Serie „I Love Dick“ nach Chris Kraus' Roman: Tanz um das Alphatier
Abstrakte Romanze: Die „Transparent“-Produzentin Jill Soloway adaptiert Chris Kraus’ Feminismusklassiker „I Love Dick“ als Serie und holt den Stoff in die Gegenwart.
Eine Frau namens Chris verguckt sich an einem Abend im Dezember 1994 in Dick, einen Kollegen ihres Mannes. Ihr Interesse bleibt unbemerkt oder zumindest unerwidert, aber die Frau verstrickt sich in ihre amour fou. Sie beginnt unmittelbar danach – gemeinsam mit ihrem Mann Sylvère – Briefe an Dick zu schreiben (die sie nie abschickt). Daraus entwickelt sich ein „Konzept-Fick“, eine „abstrakte Romanze“: die imaginäre ménage à trois eines Ehepaares, das einander nach über zehn Jahren freundschaftlich zugetan, aber nicht mehr sexuell aktiv ist.

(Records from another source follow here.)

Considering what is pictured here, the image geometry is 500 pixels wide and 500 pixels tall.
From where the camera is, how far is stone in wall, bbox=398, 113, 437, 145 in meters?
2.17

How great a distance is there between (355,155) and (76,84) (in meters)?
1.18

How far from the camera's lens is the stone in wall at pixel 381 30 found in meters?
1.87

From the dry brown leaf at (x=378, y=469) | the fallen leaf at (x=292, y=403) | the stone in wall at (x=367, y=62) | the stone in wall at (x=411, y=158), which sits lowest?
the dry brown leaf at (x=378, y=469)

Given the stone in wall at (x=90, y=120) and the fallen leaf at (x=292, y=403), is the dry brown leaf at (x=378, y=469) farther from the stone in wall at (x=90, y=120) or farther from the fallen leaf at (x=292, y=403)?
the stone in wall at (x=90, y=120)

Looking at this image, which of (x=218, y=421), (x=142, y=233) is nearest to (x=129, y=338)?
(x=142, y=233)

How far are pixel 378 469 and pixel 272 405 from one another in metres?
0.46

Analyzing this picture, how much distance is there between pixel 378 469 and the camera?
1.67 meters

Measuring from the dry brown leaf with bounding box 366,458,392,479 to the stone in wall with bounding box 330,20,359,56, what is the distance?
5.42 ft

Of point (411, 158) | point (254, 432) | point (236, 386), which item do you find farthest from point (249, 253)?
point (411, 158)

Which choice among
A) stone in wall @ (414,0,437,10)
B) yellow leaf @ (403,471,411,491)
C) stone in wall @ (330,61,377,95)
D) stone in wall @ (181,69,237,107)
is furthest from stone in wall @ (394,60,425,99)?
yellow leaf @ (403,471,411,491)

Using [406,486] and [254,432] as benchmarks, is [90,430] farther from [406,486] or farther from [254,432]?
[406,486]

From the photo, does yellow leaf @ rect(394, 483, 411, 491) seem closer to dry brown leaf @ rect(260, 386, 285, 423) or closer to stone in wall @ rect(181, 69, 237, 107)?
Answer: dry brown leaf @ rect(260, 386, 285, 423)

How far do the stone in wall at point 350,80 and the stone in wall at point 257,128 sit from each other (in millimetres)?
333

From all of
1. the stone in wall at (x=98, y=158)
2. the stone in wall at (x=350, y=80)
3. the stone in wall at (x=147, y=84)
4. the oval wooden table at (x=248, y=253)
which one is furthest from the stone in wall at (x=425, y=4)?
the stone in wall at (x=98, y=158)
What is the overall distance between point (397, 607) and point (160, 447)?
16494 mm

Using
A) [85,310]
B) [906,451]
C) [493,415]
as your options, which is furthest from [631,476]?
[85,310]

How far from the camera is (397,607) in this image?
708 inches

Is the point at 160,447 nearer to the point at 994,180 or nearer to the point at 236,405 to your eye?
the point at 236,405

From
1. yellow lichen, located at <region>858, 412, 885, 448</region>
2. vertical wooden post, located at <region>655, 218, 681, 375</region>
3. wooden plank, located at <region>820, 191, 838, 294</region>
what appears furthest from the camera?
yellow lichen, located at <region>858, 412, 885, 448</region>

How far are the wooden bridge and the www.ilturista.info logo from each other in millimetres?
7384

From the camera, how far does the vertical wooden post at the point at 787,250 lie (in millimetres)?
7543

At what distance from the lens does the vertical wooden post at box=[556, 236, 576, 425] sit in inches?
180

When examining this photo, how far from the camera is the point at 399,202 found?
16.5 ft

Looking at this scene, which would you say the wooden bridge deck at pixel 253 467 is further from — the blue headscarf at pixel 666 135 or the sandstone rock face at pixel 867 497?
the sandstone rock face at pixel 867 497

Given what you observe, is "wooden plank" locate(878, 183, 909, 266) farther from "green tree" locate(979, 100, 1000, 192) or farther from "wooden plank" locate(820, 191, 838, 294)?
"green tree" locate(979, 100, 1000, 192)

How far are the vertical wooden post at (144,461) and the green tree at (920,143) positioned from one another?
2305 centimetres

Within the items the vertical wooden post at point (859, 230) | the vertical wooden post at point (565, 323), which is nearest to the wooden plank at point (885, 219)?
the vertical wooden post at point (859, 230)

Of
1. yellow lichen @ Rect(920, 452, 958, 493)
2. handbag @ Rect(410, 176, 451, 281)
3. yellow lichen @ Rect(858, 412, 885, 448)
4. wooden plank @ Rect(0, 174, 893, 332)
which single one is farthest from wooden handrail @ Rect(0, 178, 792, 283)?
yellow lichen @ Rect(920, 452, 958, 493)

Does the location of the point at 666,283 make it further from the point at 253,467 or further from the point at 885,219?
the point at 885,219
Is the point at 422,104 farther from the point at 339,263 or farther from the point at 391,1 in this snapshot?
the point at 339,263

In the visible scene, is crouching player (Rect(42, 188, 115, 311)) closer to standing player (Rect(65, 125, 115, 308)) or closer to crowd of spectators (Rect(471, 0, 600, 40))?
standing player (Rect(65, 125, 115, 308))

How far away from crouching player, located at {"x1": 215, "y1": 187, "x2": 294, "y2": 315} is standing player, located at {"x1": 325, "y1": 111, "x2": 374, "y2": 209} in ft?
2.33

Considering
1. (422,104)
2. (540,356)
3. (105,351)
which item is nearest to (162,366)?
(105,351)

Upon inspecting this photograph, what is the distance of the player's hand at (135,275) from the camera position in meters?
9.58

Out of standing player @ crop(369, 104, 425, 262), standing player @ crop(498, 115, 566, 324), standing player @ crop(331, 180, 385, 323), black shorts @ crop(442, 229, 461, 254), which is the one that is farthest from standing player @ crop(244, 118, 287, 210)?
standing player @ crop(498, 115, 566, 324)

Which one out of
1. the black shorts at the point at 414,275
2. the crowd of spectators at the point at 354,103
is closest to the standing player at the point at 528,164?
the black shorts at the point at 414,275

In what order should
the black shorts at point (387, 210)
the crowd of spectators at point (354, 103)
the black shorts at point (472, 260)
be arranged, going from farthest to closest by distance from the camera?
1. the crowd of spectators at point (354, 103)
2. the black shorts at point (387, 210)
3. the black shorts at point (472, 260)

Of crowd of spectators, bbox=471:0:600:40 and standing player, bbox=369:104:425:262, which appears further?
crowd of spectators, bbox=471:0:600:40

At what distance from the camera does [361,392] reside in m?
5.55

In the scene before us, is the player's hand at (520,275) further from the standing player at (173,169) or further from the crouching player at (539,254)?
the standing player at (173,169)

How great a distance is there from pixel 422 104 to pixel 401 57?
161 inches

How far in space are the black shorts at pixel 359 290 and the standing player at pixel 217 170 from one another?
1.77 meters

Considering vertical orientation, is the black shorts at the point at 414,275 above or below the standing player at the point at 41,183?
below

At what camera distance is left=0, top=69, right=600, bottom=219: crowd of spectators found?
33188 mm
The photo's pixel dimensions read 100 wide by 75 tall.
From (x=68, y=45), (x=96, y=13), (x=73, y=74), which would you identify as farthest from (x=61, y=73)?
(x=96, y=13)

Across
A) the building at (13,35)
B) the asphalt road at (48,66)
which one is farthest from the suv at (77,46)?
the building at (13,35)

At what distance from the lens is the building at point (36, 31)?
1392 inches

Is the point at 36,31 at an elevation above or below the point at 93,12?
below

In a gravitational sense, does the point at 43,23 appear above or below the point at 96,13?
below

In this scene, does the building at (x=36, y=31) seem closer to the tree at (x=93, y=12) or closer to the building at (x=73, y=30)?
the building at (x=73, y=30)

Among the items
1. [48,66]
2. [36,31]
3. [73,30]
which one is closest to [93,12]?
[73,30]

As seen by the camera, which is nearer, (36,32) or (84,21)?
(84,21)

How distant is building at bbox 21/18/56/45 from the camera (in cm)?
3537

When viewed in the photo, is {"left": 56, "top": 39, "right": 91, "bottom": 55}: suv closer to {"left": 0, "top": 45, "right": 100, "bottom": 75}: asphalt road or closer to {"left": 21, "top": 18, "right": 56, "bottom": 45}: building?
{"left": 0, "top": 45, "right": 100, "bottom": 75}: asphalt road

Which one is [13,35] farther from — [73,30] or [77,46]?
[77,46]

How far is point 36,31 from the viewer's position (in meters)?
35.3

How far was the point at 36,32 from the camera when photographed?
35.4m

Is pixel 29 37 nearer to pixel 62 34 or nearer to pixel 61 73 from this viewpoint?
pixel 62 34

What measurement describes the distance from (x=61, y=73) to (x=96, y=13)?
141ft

Die Korrespondenz wird zu einem Briefroman in zwei Etappen, die mit „Szenen einer Ehe“ und „Jeder Brief ist ein Liebesbrief“ betitelt sind. Der erste Teil endet mit der Trennung des Paares. Der zweite kreist weiter um die Fantasien über den großen Abwesenden. Es geht aber auch deutlicher darum, wie künstlerische und intellektuelle Milieus, denen Chris, Sylvère und Dick in den neunziger Jahren angehörten, Frauen und deren Erfahrungen platzieren beziehungsweise ausschließen. Unter dem Titel „I Love Dick“ werden diese fest in der Autobiografie der Autorin und Filmemacherin Chris Kraus verankerten Texte 1997 bei Semiotext(e), dem Verlag ihres Mannes Sylvère Lothringer, publiziert. An einer Stelle, die ein Vorwort von Dick imaginiert, heißt es: „Ich sehe nicht wirklich Potenzial für einen Film, weil keine der Figuren sympathisch ist.“
Zwanzig Jahre und ein TV-Serien-Revival später ist ein solches Anforderungsprofil nicht mehr zwingend. Und Jill Soloway, preisgekrönte Autorin und Produzentin der Serie „Transparent“, hat den Roman (und damit auch die ihm zugrunde liegende „wahre Geschichte“) in einer weiteren Drehung als Serie für Amazon Prime adaptiert. Bei vier der acht Folgen führte die Britin Andrea Arnold Regie.
Kevin Bacon zelebriert Dick als Über-Cowboy
Die folgenreiche Begegnung im Dezember 1994 wird zunächst in die Gegenwart geholt und neu gerahmt: Chris steht kurz vor der Abreise zur Premiere ihres Films in Venedig – sie will nur noch ihren Mann am Institut seines neuen Mentors absetzen –, als der Film wegen Rechtsstreitigkeiten plötzlich wieder ausgeladen wird. In ihrem aufgebrachten Zustand begegnet sie das erste Mal Dick, auf den ihr Blick fällt, während er sich eine Zigarette dreht. Die Zeit bleibt stehen.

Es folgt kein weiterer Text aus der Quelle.